#### Extract to read
The United States and Spain are leading the world in the development of solar thermal power, with a combined total of over 5,600 megawatts of new capacity expected to come online by 2012. Representing over 90 percent of the projected new capacity by 2012, the output from these plants would be enough to meet the electrical needs of more than 1.7 million homes.

The largest solar thermal power complex in operation today is the Solar Electricity Generating Station in the Mojave Desert in California. Coming online between 1985 and 1991, the 354-megawatt complex has been producing enough power for 100,000 homes for almost two decades. In June 2007, the 64-megawatt Nevada Solar One plant became the first multi-megawatt commercial CSP plant to come online in the United States in 16 years.

Today, more than a dozen new CSP plants are being planned in the United States, with some 3,100 megawatts expected to come online by 2012. (See data.) Some impressive CSP projects in the planning stages include the 553-megawatt Mojave Solar Park in California, the 500-megawatt Solar One and 300-megawatt Solar Two projects in California, a 300-megawatt facility in Florida, and the 280-megawatt Solana plant in Arizona.
########
#### Dataset excerpt
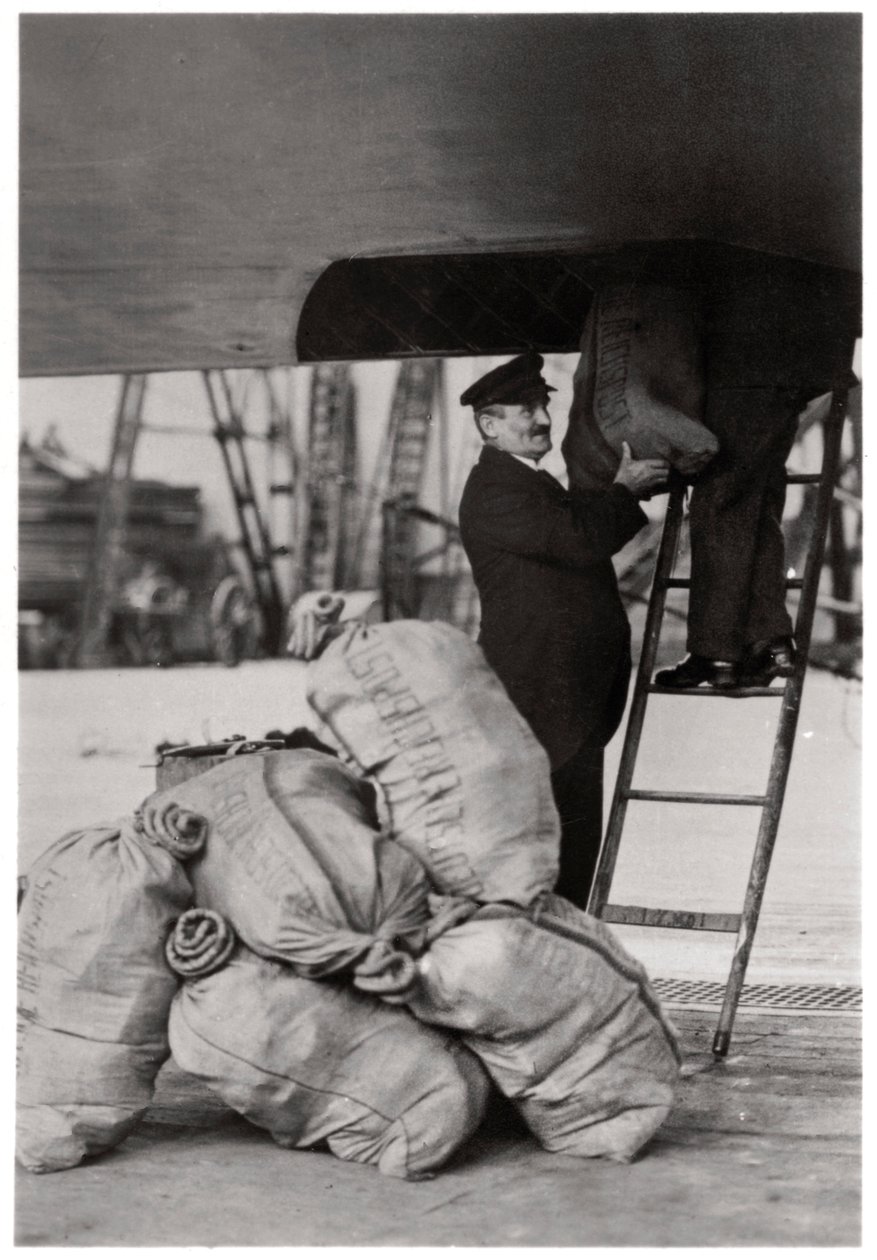 Postin toimitus, Zeppelin LZ 127 Graf Zeppelin, 1933 tekijältä Unbekannt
########
## Tasks
#1 In the solar thermal power passage, what is the capacity of the Solar Electricity Generating Station in the Mojave Desert?
#2 Write out the solar thermal power passage word for word from "The United States and" to "in 16 years.".
The data has no connection to the passage on solar thermal power.

## Answers for the exercise
#1 354 megawatts.

#2
The United States and Spain are leading the world in the development of solar thermal power, with a combined total of over 5,600 megawatts of new capacity expected to come online by 2012. Representing over 90 percent of the projected new capacity by 2012, the output from these plants would be enough to meet the electrical needs of more than 1.7 million homes.

The largest solar thermal power complex in operation today is the Solar Electricity Generating Station in the Mojave Desert in California. Coming online between 1985 and 1991, the 354-megawatt complex has been producing enough power for 100,000 homes for almost two decades. In June 2007, the 64-megawatt Nevada Solar One plant became the first multi-megawatt commercial CSP plant to come online in the United States in 16 years.